Istruzione scritta A
Elenca tutte le persone chiamate per nome nel testo sulla visita di Putin in Italia.
Istruzione scritta B
Continua l'articolo sulla visita di Putin in Italia dopo l'ultima frase riportata.

Testo estratto
********

La missione italiana di Putin, il nemico pubblico numero 1 secondo il G7. Prima in visita all’Expo con Renzi, poi a Roma da Papa Francesco: «Spiegherò al Vaticano la crisi con l’Ucraina». Con lui ministri e oligarchi. E forse vedrà Berlusconi

Se anche questa volta dovesse arrivare in ritardo da papa Francesco, Vladimir Putin potrebbe aspettarsi anche una bella ramanzina da un uomo che interpreta il suo “soft power” come nessun capo politico al mondo è in grado di fare. Il cerimoniale russo lo sa perfettamente, e questa volta (visto che è stato Putin a insistere per avere udienza dal Papa) c’è da scommettere che i tempi verranno rispettati al secondo.
L’ultima volta l’uomo di Mosca arrivò in Vaticano con un’ora di ritardo: atterrava in Italia dopo un bagno di folla in Serbia, protratto platealmente per recitare fino all’ultimo secondo il ruolo di grande protettore degli slavi. Il Vladimir Putin che torna in Italia e in Vaticano è un uomo che continua a giocare con grande intelligenza fra le debolezze e le contraddizioni di un’Europa in crisi politica ed economica. Un leader politico che sa come muoversi per dividere gli alleati della Ue e anche quelli della Nato. Ma è anche il capo di un’economia che con le sanzioni Usa/Ue/Giappone vede i conti in pericolo, e non basta il “pivot Asia”, il grande abbraccio alla Cina.
Ecco perché l’incontro con Matteo Renzi e soprattutto quello con papa Francesco sono utili non solo a rompere un accerchiamento che è limitato, ma soprattutto a tenere con dignità la scena mentre la crisi economica inizia a farsi sentire.
Questa mattina arriva all’Expo alle 10,45, visita il padiglione russo, quello italiano e poi con Matteo Renzi ha un incontro bilaterale, una conferenza stampa e un pranzo. I temi saranno chiaramente Ucraina e le altre crisi nella regione del Medio Oriente. Sulla Libia, dopo il viaggio di Paolo Gentiloni a Mosca la scorsa settimana, Renzi tornerà a chiedere con forza alla Russia di contribuire alla stabilizzazione, invece di insistere con la litania della condanna dell’intervento militare della Nato contro Gheddafi, contro un regime amico.

********

Estratto del dataset
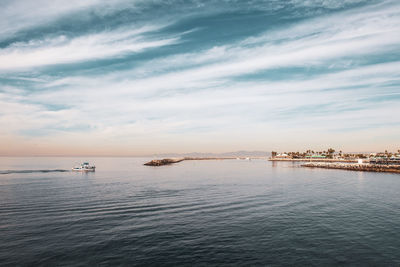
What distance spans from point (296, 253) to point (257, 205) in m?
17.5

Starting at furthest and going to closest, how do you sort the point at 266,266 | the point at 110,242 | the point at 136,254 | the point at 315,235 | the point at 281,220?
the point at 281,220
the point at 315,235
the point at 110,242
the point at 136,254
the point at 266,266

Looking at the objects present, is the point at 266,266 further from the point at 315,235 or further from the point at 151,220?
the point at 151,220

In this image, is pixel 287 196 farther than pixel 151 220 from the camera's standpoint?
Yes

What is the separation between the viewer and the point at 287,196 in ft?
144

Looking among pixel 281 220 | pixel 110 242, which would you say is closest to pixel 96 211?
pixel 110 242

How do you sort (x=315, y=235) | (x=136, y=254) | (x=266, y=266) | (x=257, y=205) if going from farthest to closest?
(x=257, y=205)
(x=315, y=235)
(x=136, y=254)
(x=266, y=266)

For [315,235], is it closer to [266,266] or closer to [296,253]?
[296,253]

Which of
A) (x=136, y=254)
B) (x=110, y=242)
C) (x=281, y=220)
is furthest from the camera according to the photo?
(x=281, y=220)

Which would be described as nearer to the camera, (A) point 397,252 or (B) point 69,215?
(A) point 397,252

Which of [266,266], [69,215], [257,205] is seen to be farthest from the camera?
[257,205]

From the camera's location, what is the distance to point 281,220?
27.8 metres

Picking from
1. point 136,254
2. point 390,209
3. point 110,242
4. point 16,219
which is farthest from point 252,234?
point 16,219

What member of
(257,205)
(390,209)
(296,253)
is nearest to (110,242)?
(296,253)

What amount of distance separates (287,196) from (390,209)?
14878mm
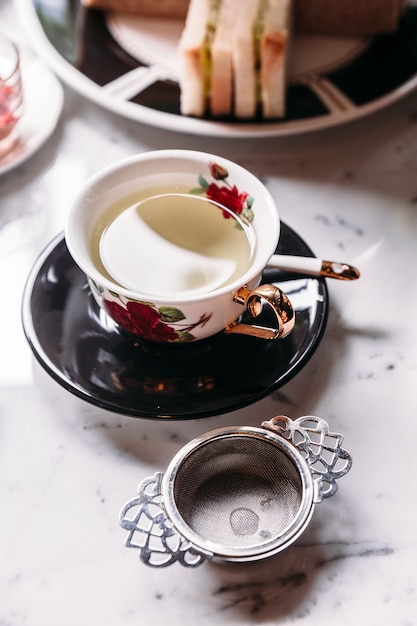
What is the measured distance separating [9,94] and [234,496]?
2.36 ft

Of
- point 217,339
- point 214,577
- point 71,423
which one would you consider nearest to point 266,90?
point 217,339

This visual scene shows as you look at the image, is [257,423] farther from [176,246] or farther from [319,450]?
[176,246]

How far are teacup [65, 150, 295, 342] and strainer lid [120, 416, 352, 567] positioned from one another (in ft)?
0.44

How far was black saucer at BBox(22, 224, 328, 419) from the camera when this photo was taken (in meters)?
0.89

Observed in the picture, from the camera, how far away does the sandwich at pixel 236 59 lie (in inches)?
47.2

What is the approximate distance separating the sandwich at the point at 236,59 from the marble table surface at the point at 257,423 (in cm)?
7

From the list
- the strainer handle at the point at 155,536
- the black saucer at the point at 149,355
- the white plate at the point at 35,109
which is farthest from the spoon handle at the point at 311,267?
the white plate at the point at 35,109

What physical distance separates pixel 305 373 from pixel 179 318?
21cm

********

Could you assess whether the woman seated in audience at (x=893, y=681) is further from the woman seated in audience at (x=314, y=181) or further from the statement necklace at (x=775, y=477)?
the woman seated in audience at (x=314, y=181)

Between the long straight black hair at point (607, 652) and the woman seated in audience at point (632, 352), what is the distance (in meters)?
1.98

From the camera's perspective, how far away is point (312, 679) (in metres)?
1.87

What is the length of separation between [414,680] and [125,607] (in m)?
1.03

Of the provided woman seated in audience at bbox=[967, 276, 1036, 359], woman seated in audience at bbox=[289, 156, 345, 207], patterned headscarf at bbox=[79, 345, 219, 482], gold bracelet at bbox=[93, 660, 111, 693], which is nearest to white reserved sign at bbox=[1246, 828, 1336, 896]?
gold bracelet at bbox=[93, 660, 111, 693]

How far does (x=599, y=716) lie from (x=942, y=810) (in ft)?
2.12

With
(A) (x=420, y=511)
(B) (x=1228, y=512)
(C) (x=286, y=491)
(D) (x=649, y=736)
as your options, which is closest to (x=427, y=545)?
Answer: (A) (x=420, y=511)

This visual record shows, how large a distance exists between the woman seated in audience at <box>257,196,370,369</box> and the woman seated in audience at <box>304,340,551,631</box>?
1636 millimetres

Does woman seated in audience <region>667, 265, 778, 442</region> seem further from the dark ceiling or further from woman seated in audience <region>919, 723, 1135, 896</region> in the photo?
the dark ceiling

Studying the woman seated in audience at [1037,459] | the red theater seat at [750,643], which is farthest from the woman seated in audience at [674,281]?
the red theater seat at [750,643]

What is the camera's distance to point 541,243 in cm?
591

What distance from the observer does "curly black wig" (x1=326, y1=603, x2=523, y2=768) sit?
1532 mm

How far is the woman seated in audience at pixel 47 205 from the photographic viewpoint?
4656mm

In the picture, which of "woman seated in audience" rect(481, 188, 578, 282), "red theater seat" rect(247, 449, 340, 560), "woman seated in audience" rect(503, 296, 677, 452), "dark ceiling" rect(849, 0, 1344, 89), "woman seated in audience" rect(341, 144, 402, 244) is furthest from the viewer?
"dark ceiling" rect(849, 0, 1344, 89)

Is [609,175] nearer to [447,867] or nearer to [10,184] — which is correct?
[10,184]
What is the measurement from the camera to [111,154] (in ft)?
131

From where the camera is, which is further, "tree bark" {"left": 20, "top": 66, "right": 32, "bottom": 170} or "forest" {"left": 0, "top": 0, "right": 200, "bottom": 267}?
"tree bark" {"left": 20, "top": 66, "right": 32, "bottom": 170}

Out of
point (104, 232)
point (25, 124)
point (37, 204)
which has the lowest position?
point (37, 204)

********

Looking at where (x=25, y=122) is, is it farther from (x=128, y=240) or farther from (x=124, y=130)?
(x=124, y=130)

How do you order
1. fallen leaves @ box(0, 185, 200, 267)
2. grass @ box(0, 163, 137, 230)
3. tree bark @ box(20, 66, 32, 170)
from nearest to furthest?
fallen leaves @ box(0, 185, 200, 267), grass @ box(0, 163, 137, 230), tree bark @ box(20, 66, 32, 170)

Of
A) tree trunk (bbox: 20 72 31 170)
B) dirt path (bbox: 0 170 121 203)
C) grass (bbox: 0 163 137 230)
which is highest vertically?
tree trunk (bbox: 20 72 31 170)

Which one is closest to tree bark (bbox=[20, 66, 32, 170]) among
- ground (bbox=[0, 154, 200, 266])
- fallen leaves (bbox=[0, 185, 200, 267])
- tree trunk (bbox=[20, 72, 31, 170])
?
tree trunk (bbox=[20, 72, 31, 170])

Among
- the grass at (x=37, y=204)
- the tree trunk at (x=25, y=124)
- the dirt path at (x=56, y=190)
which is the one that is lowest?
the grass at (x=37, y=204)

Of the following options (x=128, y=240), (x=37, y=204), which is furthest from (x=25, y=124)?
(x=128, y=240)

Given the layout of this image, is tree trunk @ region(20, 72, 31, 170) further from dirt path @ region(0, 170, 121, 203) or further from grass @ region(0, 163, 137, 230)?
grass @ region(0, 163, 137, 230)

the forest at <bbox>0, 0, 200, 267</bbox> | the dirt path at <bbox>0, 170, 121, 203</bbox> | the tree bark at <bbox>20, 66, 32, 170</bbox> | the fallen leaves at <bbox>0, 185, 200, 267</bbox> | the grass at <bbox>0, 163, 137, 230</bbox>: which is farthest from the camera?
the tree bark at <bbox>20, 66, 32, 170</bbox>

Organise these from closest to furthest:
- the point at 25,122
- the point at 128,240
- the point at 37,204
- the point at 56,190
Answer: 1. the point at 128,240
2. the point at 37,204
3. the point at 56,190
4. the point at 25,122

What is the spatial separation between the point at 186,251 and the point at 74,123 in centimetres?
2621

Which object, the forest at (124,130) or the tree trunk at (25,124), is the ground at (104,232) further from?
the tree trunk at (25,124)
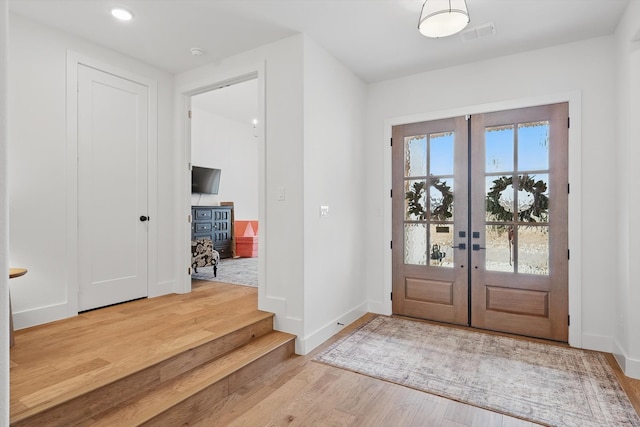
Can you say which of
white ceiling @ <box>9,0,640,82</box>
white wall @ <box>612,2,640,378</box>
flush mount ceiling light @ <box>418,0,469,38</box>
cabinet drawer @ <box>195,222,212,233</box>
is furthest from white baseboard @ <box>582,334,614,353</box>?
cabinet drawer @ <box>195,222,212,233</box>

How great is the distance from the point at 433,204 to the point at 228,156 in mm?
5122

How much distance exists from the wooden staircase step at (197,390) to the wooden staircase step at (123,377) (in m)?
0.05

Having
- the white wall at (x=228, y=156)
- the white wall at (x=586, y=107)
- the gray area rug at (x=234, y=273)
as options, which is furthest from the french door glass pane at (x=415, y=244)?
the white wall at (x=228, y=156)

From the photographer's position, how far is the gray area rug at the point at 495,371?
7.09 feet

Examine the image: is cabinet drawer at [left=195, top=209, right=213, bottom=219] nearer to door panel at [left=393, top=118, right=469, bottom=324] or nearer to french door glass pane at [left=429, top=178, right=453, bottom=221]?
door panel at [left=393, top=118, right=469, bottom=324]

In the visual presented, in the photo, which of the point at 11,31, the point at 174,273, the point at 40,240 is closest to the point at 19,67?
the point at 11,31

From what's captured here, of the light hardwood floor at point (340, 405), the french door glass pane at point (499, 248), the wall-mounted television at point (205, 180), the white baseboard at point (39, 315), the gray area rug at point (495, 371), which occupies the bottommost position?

********

Risposta A
- Vladimir Putin
- papa Francesco
- Matteo Renzi
- Berlusconi
- Paolo Gentiloni
- Gheddafi

Risposta B
In serata dovrebbe vedere l’amico Silvio Berlusconi, anche se non c’è una conferma ufficiale. Ma nel pomeriggio l’appuntamento è in Vaticano col Papa, alle 17. Putin lo ha chiesto perché sa benissimo che la Chiesa cattolica ucraina sta facendo pressioni forti sul Vaticano perché denunci l’aggressione russa al Donbass e alla Crimea. A Mosca, prima di partire per l’Italia, il bravissimo portavoce del presidente Dmitri Peskov ha detto chiaramente che Putin si prepara ad essere interrogato: «Se il Papa mostra interesse non ho dubbi che il presidente sarà pronto a chiarire dettagliatamente la posizione della Russia nella crisi ucraina». Ieri il ministro degli Esteri russo Lavrov, dopo una telefonata con il collega tedesco Steinmeier, ha sottolineato la «fragilità» degli accordi di Minsk sul cessate il fuoco (già ampiamente violati).
Il primo incontro con Bergoglio avvenne il 25 novembre 2013, alla vigilia del vertice Italia- Russia a Trieste. Allora c’era la Siria in prima linea, adesso c’è l’Ucraina. Ma il Papa ha ben chiara la crisi in Medio Oriente in cui tutti i cristiani, cattolici oppure ortodossi, sono in crisi se non in fuga.
A Milano Putin arriva con 70 giornalisti al seguito e un battaglione di oligarchi. Ci saranno Igor Secin, il capo del gruppo petrolifero Rosneft, assieme al vice premier Igor Shuvalov, al ministro dell’Industria Denis Manturov, al ministro dello Sviluppo economico Alexiei Uliukaiev.
Renzi non ha fatto mistero di puntare ad altri accordi con la Russia, che non scavalchino le sanzioni, ma che preparino i due paesi a una nuova luna di miele quando la questione Ucraina in qualche modo sarà stata sbrogliata a metabolizzata. Non “congelata”, perché anche l’Italia sa bene che mantenere un bubbone del genere nel cuore d’Europa è una garanzia di infezione politica perenne.